Frederico II, um rei da Germania no século 13 que se tornou sacro imperador romano, contratou milhares de arqueiros árabes muçulmanos e guerreiros durante suas guerras contra facções rivais na Itália, incluindo os exércitos do papa. Cronistas da época documentaram a presença nas fileiras do imperador de elefantes que carregam torres de madeira eriçadas de soldados ‘’sarracenos’’, ou muçulmanos.

A Guerra da Criméia de meados do século 19, um conflito um pouco mais atual em nosso período moderno, viu uma mistura semelhante de identidades e lealdades.

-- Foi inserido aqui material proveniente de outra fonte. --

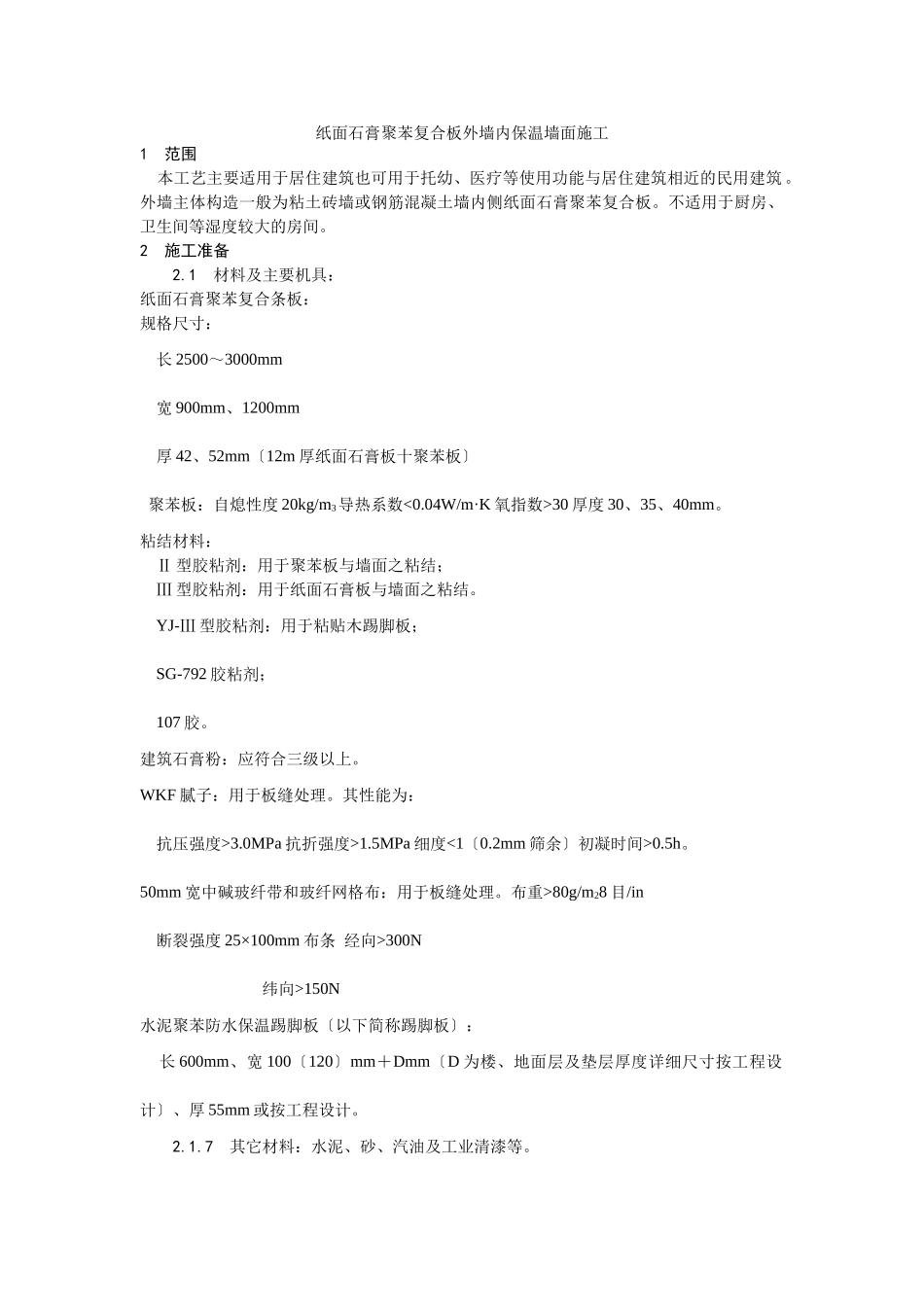 纸面石膏聚苯复合板外墙内保温墙面施工工艺_第1页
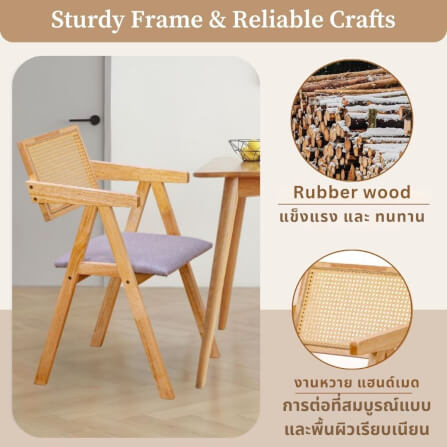 เก้าอี้ห้องอาหารไม้ยางพารา รุ่นหวาย EVERGREEN FURNITURE  เบาะผ้าสีเทา 50X51X84 ซม. สีไม้ธรรมชาติ  2ตัว / กล่อง_2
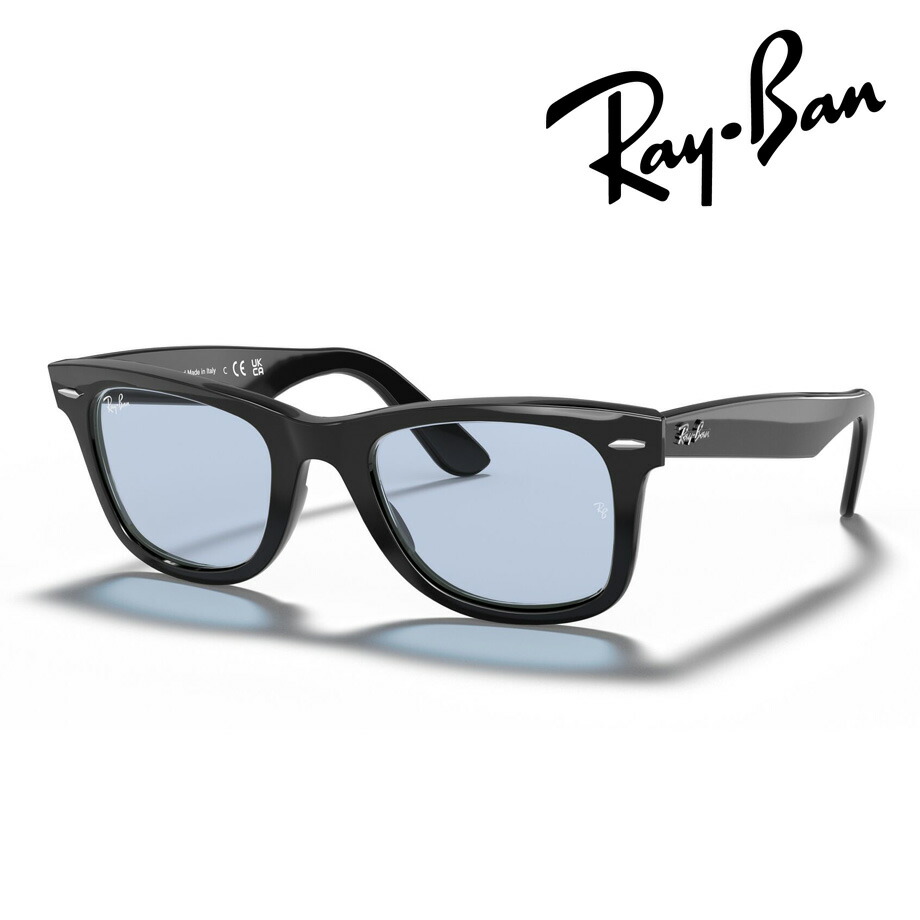 楽天市場】正規品 木村拓哉さん着用モデル レイバン サングラス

Soldados argelinos muçulmanos foram recrutados para o exército francês; Tártaros muçulmanos estavam nas fileiras russas; todos os tipos de cristãos – incluindo cossacos, milícias romenas e médicos gregos – estavam a serviço dos otomanos.

A questão não é de romantizar esse passado – o que, de qualquer maneira, foi bastante sangrento e brutal. Mas é importante ter em mente estas notas históricas ao pensar sobre as diferenças ideológicas e retórica política do presente.

“Escolher estrategicamente quando falar sobre as diferenças religiosas e quando manter o silêncio é o truque mais velho da história”, escreve Almond. É uma tática muito útil na política também.